» OBJECTIVE:
Copy the data word for word, from its first line through the line holding "226V195L343 172H312L296 195H288V242L320", inclusive.

» RECORDS SUPPLIED:
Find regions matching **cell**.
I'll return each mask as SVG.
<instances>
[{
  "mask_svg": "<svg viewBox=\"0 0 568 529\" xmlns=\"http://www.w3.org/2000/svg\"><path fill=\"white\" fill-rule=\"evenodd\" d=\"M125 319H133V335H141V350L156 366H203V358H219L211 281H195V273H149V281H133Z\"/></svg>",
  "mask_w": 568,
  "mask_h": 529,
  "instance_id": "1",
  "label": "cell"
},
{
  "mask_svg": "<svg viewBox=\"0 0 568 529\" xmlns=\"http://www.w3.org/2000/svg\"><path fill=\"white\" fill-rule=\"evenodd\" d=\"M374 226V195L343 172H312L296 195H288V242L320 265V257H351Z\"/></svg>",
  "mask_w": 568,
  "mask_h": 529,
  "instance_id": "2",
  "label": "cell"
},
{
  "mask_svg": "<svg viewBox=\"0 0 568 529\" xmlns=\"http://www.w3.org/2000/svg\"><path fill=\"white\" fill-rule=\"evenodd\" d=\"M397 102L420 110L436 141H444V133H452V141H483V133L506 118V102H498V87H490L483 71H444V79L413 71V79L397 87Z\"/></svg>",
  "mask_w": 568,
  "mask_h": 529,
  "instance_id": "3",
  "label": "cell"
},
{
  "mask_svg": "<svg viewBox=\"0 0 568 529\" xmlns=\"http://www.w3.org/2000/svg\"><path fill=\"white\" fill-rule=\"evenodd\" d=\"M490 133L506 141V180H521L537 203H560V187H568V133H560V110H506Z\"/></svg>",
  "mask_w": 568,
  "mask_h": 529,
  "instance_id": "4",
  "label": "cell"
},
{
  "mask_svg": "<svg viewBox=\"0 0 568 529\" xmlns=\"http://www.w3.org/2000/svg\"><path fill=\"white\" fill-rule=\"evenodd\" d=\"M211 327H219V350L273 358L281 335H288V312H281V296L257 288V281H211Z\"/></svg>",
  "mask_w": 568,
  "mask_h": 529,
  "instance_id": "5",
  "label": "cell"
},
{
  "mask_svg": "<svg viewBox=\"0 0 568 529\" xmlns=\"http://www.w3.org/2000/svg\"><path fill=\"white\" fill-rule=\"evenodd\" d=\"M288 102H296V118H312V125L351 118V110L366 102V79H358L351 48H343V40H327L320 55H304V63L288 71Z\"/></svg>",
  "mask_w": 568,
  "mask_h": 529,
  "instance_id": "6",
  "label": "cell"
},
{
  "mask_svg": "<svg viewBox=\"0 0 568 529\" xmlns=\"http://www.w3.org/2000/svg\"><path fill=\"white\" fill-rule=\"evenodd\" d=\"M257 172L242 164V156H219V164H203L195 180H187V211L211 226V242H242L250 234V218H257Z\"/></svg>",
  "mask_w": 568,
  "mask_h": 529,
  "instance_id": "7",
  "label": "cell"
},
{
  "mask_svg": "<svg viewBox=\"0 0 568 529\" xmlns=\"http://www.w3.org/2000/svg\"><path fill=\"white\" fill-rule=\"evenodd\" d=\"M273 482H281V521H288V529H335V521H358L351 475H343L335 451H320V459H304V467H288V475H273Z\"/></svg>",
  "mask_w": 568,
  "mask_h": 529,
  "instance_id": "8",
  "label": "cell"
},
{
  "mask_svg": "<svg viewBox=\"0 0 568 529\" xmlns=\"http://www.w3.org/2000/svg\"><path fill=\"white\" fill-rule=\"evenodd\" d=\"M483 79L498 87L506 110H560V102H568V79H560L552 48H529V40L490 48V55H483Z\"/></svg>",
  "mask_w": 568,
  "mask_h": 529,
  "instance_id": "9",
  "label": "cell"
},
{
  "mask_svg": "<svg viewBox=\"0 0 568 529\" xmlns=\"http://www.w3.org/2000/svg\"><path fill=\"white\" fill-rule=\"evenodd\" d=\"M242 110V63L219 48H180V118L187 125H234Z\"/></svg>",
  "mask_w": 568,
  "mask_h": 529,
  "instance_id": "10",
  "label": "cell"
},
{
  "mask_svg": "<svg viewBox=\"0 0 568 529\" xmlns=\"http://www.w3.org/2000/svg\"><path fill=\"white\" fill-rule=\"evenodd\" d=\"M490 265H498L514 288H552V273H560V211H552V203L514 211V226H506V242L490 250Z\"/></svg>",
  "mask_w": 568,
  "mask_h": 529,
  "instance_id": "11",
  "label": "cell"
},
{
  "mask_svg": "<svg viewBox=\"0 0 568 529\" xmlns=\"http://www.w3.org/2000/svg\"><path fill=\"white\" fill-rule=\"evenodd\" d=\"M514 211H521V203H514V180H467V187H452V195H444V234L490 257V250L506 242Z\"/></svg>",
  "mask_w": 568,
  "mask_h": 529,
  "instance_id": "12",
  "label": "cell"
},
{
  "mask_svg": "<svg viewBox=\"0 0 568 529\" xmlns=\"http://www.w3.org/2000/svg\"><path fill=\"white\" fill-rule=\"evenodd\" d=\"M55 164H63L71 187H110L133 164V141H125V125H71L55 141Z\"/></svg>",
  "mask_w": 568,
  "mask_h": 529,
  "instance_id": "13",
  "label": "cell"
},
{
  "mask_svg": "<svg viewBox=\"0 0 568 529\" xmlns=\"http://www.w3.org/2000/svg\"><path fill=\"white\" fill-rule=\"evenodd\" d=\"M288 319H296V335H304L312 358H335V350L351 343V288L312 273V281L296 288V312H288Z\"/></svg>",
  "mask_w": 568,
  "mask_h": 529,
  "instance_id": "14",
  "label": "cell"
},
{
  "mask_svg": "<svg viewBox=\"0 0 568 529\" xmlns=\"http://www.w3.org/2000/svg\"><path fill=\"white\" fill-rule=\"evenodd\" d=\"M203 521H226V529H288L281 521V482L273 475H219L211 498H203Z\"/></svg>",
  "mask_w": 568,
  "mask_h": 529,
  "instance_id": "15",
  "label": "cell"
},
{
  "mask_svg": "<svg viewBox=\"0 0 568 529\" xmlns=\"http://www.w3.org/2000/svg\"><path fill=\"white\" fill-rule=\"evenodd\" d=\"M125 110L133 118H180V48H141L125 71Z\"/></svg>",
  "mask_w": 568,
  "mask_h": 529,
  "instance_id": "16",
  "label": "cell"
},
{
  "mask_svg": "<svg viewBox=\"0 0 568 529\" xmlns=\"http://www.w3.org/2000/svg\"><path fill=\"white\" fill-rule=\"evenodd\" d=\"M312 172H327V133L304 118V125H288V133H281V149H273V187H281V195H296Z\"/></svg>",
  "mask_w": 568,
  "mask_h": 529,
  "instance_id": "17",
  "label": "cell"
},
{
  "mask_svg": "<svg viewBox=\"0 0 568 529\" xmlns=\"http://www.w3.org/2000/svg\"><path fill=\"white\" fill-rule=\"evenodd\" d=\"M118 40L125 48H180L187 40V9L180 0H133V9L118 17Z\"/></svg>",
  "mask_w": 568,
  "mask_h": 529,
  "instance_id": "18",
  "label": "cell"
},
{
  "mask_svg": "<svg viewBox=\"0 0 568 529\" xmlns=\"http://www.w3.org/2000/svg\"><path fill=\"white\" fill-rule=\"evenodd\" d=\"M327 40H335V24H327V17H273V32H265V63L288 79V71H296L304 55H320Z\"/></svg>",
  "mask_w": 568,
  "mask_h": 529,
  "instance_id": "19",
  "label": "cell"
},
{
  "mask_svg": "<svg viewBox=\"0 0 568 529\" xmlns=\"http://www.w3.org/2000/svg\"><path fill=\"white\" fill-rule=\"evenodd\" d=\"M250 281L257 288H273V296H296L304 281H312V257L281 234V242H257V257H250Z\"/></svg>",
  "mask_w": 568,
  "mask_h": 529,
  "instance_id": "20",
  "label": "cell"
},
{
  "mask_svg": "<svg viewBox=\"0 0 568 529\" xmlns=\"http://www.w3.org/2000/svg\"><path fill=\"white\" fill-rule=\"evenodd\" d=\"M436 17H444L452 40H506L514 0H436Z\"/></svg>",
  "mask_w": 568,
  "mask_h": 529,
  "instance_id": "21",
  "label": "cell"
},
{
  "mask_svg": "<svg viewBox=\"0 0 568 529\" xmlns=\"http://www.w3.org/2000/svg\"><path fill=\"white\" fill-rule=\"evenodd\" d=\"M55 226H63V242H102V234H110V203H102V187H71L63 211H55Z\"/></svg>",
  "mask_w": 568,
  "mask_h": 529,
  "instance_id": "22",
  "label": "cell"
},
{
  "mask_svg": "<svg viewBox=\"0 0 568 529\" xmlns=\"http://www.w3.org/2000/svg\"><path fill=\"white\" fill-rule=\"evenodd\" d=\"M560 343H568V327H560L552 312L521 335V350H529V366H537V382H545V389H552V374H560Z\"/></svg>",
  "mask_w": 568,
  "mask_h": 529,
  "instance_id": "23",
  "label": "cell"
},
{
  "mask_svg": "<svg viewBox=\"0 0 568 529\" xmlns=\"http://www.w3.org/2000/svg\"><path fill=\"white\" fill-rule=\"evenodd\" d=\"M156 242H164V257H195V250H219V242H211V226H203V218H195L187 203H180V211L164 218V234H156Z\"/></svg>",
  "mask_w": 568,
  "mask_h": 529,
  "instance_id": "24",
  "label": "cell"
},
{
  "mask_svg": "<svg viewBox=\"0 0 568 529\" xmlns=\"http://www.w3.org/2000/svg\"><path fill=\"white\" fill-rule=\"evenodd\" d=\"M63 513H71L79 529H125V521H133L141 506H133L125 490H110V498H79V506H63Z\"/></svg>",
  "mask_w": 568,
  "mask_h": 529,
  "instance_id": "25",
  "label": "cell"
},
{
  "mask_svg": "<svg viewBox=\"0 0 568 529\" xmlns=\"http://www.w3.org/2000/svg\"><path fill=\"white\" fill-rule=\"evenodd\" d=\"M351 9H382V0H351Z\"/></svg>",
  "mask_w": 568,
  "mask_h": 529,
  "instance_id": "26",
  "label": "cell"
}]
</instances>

» WRITTEN RESPONSE:
Find regions matching **cell**.
I'll return each mask as SVG.
<instances>
[{
  "mask_svg": "<svg viewBox=\"0 0 568 529\" xmlns=\"http://www.w3.org/2000/svg\"><path fill=\"white\" fill-rule=\"evenodd\" d=\"M125 319H133V335H141V350L156 366H203V358H219L211 281H195V273H149V281H133Z\"/></svg>",
  "mask_w": 568,
  "mask_h": 529,
  "instance_id": "1",
  "label": "cell"
},
{
  "mask_svg": "<svg viewBox=\"0 0 568 529\" xmlns=\"http://www.w3.org/2000/svg\"><path fill=\"white\" fill-rule=\"evenodd\" d=\"M374 226V195L343 172H312L296 195H288V242L320 265V257H351Z\"/></svg>",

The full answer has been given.